La douleur ce savant diabolique
Sait nuancer et pousser au paroxysme une teinte
En un bleu de Chartres
Car le son des os fracturés l’exulte. (p. 43)
Il y a un effet de limpidité, une transparence absolue. L’esprit qui anime le poète Daoust, le Dandy mélancolique qui exige un esprit de compassion. C’était mon professeur, un confident, celui qui rassure. Son lyrisme étonne : Daoust, le grand poète de l’amour. L’amour partagé, refusé, à la recherche d’un ange consolateur.
Je prends ce fragment de la dernière page des Miroirs de l’ombre : « Je rôde dans le grenier de mon cerveau. De verre en verre, je me construis un pont de soie sauvage. L’absurde a encore réussi à faire des siennes. » (p. 86 ) J’attrape ses mots en plein vol. Je pense à Rilke : « Mon cœur délaissé et le tien confus restent suspendus dans les nuages de ta colère pleins de fureur. » (3)
Un testament
Si Les miroirs de l’ombre est un livre sombre, il faut s’attarder à cette colère créatrice, à cette expérience de vie.  À l’expérience d’intimes brasiers… Le poète extravagant traverse les miroirs qui se brisent sur son passage. L’opéra de l’enfer qui est omniprésent. J’aime Jean-Paul Daoust malgré ses blessures excessives. Il a été l’un des premiers à m’encourager, dès mon premier livre. J’aime le poète. J’aime l’homme profondément.

Notes
Auteur prolifique, Jean-Paul Daoust a publié une cinquantaine de recueils de poésie et deux romans depuis 1976. Il a collaboré à de nombreuses revues de poésie et a lui-même dirigé la revue Estuaire de 1993 à 2003. Chroniqueur de poésie pour Télé-Québec puis Radio-Canada jusqu’en 2002, il est membre de l’Union des écrivaines et des écrivains québécois.
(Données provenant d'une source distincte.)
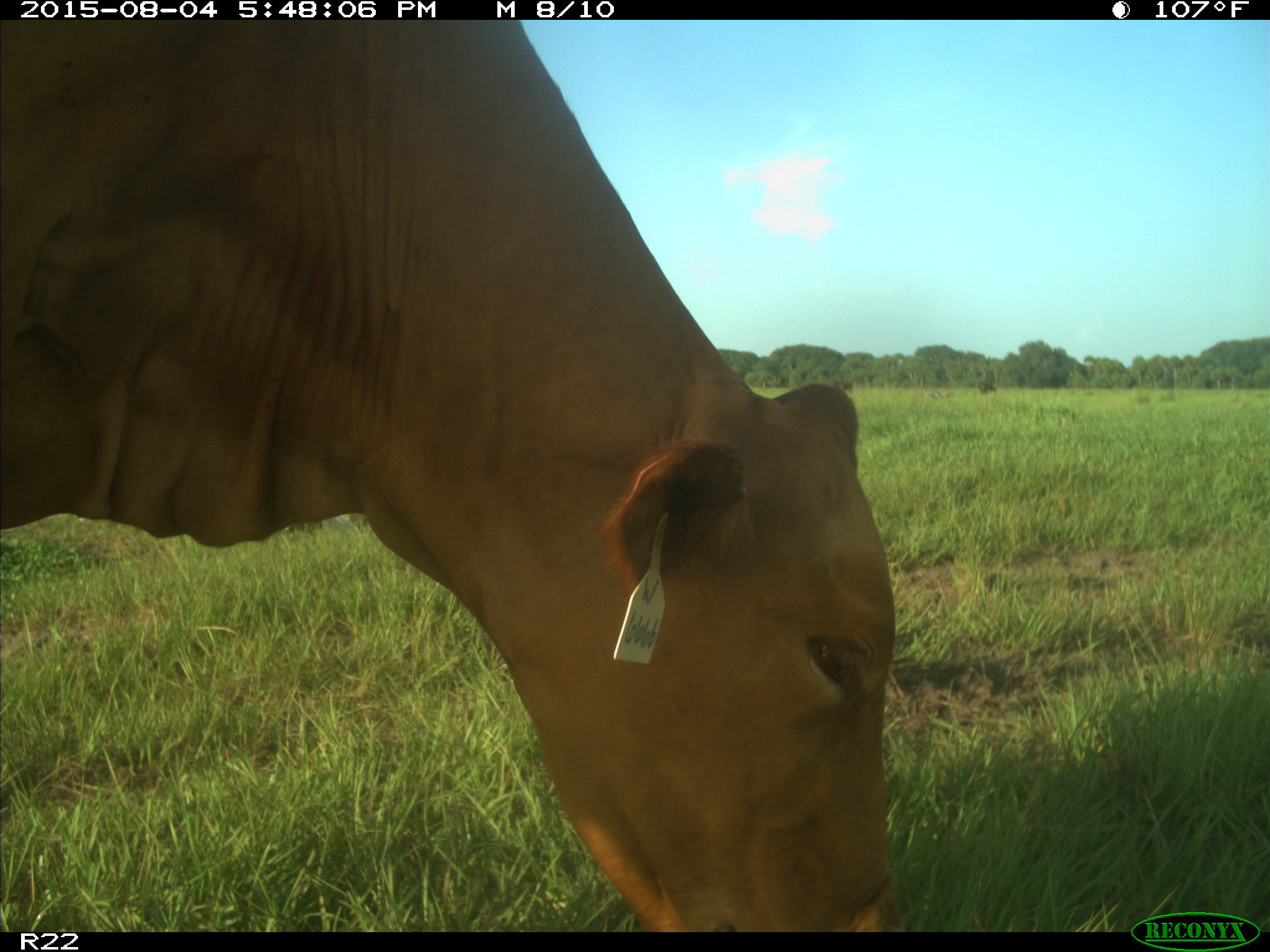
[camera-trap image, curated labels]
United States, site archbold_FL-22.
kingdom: Animalia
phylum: Chordata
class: Mammalia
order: Artiodactyla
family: Bovidae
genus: Bos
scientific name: Bos taurus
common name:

Dandy crépusculaire, à l’écriture baroque et vibrante mêlant volontiers français et anglais, son œuvre tour à tour crue et onirique s’articule autour de la mélancolie, de la modernité et de l’homosexualité masculine.

Trois poèmes majeurs jalonnent sa longue carrière. En 1990, il est lauréat du prix littéraire du Gouverneur général du Canada pour Les cendres bleues, œuvre intime qui traite avec force, et non sans acuité, d’abus sexuels commis sur un jeune enfant. L’Amérique, poème en cinémascope, publié en 1993, représente le versant plus contestataire et engagé de l’œuvre du poète. En 2009, il est récipiendaire du Grand Prix Quebecor du Festival international de la poésie de Trois-Rivières pour Le Vitrail brisé, suite poétique centrée sur le combat entre le corps et la douleur qui l’assiège à la suite d’un accident.
Il a été poète en résidence a Radio-Canada, à l’émission Plus on est de fous, plus on lit! De 2011 à 2022.
1. Jean-Paul Daoust, Les garçons magiques, préface de Gérald Gaudet. Les éditions de La Grenouillère, 2022.
2. Jean-Paul Daoust, Le vitrail brisé, Écrits des Forges, 2009.
3. Rainer Maria Rilke, Nouveaux poèmes. Éditions du Seuil, 2008.
Jean-Paul Daoust, Les miroirs de l’ombre. Hashtag. 2023.